→ **TEXT BLOCK**:
————

Aggregation-Induced Emission (AIE)

Aggregation-Induced Emission (AIE) refers to the phenomenon where certain organic luminescent molecules (fluorescent dyes) exhibit enhanced light emission in the aggregated or solid-state compared to their solution state. This effect is contrary to the typical behavior of most organic compounds, which usually experience fluorescence quenching due to phenomena such as aggregation-caused quenching (ACQ) in the solid state. The primary cause of AIE is the restricted molecular motion in the aggregated state (reduced flexibility), which effectively suppresses non-radiative energy dissipation and improves fluorescence efficiency. Furthermore, fluorescence enhancement can also occur when molecular motion is restricted due to host–guest interactions or increased viscosity of the solution, a phenomenon rarely seen in conventional host–guest complexes.

————

→ **INFORMATION GIVEN**:
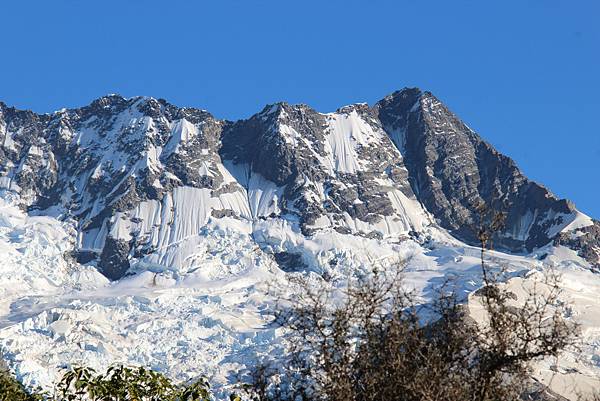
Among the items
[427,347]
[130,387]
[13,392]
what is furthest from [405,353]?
[13,392]

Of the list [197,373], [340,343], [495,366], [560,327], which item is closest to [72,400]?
[340,343]

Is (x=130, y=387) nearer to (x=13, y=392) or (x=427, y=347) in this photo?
(x=13, y=392)

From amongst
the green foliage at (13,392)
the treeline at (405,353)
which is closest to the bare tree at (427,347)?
the treeline at (405,353)

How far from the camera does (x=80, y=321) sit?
19212 cm

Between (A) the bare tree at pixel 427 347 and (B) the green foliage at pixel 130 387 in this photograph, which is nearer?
(A) the bare tree at pixel 427 347

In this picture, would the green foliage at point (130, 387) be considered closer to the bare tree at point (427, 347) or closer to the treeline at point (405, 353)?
the treeline at point (405, 353)

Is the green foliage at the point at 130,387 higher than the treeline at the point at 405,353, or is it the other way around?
the treeline at the point at 405,353

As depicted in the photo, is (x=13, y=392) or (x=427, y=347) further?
(x=13, y=392)

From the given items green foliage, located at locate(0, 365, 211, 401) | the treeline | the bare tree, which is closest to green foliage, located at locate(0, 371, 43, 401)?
the treeline

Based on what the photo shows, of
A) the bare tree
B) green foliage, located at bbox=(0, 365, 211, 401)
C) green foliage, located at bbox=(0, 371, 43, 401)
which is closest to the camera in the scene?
the bare tree

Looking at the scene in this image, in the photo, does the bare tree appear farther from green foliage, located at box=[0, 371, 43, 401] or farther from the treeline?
green foliage, located at box=[0, 371, 43, 401]

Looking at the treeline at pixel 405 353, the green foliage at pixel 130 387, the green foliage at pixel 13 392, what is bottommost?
the green foliage at pixel 13 392

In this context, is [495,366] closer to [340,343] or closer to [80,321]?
[340,343]

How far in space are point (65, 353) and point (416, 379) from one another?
556 feet
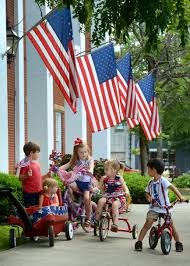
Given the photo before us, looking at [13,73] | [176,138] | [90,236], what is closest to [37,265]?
[90,236]

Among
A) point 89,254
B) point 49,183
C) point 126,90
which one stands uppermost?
point 126,90

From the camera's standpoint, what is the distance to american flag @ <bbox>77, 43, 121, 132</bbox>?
49.2 feet

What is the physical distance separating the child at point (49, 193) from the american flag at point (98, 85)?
4.32 metres

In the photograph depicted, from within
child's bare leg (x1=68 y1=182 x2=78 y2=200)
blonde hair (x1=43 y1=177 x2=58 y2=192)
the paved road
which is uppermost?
blonde hair (x1=43 y1=177 x2=58 y2=192)

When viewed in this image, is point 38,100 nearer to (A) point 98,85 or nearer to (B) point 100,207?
(A) point 98,85

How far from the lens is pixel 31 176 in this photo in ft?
36.7

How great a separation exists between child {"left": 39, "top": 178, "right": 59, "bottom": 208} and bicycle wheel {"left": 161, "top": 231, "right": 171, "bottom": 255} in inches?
80.2

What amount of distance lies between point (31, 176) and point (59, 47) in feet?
9.68

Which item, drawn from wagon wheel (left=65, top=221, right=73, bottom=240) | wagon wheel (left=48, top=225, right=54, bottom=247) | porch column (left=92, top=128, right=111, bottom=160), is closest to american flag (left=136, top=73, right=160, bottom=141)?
porch column (left=92, top=128, right=111, bottom=160)

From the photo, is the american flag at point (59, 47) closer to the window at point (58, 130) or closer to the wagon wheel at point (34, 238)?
the wagon wheel at point (34, 238)

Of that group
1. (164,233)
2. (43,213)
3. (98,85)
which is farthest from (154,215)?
(98,85)

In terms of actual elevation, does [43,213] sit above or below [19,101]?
below

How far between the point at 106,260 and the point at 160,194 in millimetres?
1477

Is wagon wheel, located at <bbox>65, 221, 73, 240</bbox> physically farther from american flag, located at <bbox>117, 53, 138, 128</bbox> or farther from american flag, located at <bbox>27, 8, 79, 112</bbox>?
american flag, located at <bbox>117, 53, 138, 128</bbox>
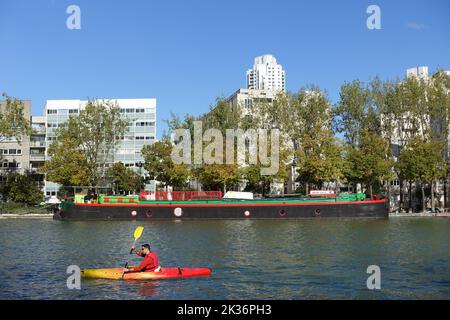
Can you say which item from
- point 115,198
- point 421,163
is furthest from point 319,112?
point 115,198

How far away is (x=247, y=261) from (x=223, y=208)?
40879 mm

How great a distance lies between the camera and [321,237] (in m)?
47.7

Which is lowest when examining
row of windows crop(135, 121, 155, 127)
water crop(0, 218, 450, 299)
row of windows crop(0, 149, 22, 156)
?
water crop(0, 218, 450, 299)

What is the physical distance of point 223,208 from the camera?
7462 cm

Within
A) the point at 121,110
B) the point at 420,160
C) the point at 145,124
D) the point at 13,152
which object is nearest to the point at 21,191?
the point at 13,152

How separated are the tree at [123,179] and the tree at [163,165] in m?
15.5

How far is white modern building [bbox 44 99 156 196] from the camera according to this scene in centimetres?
12950

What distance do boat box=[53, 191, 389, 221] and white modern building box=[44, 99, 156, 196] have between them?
174 feet

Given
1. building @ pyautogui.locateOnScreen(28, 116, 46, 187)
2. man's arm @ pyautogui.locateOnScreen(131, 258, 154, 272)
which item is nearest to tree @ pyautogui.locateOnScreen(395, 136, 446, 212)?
man's arm @ pyautogui.locateOnScreen(131, 258, 154, 272)

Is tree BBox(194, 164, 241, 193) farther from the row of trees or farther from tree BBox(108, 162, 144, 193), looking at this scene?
tree BBox(108, 162, 144, 193)

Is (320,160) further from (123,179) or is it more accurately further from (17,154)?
(17,154)

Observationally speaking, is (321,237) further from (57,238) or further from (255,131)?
(255,131)

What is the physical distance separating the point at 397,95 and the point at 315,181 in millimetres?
20750
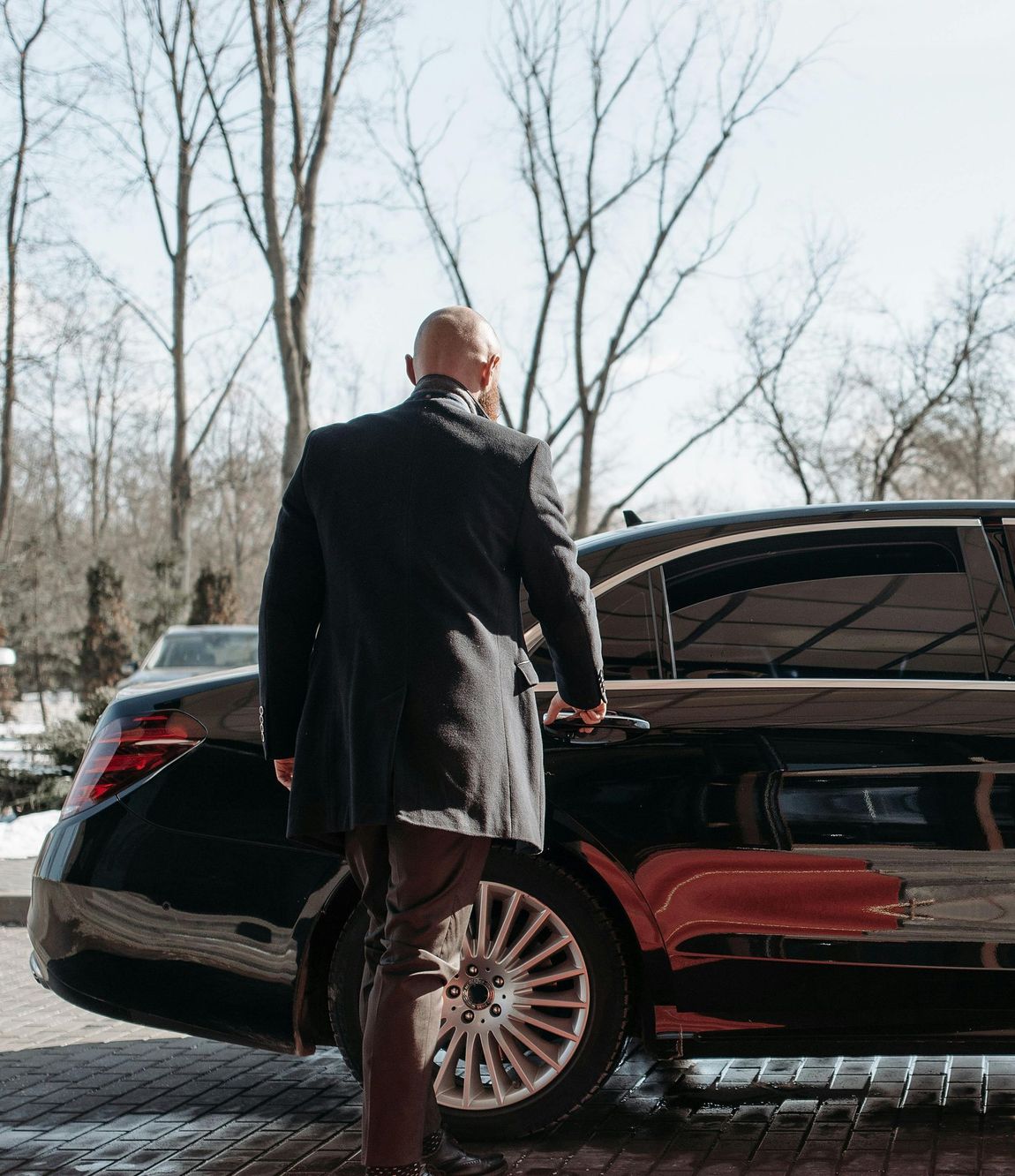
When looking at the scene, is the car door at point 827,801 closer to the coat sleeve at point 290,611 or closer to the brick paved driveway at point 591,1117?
the brick paved driveway at point 591,1117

————

→ **EXERCISE INSTRUCTIONS**:
(a) Decide whether each statement agrees with the text on aggregation-induced emission, answering yes or no and quoting the deciding words of the text: (i) most organic compounds give off stronger fluorescence in the solid state; (ii) restricted molecular motion in the aggregated state is named as the primary cause of AIE; (iii) increased viscosity of the solution can also bring about fluorescence enhancement.
(b) Reproduce the stretch of the text on aggregation-induced emission from "Aggregation-Induced Emission (AIE) refers" through "conventional host–guest complexes.".

→ **RESPONSES IN ORDER**:
(a)
(i) No: "which usually experience fluorescence quenching due to phenomena such as aggregation-caused quenching (ACQ) in the solid state"
(ii) Yes: "The primary cause of AIE is the restricted molecular motion in the aggregated state"
(iii) Yes: "fluorescence enhancement can also occur when molecular motion is restricted due to host–guest interactions or increased viscosity of the solution"

(b)
Aggregation-Induced Emission (AIE) refers to the phenomenon where certain organic luminescent molecules (fluorescent dyes) exhibit enhanced light emission in the aggregated or solid-state compared to their solution state. This effect is contrary to the typical behavior of most organic compounds, which usually experience fluorescence quenching due to phenomena such as aggregation-caused quenching (ACQ) in the solid state. The primary cause of AIE is the restricted molecular motion in the aggregated state (reduced flexibility), which effectively suppresses non-radiative energy dissipation and improves fluorescence efficiency. Furthermore, fluorescence enhancement can also occur when molecular motion is restricted due to host–guest interactions or increased viscosity of the solution, a phenomenon rarely seen in conventional host–guest complexes.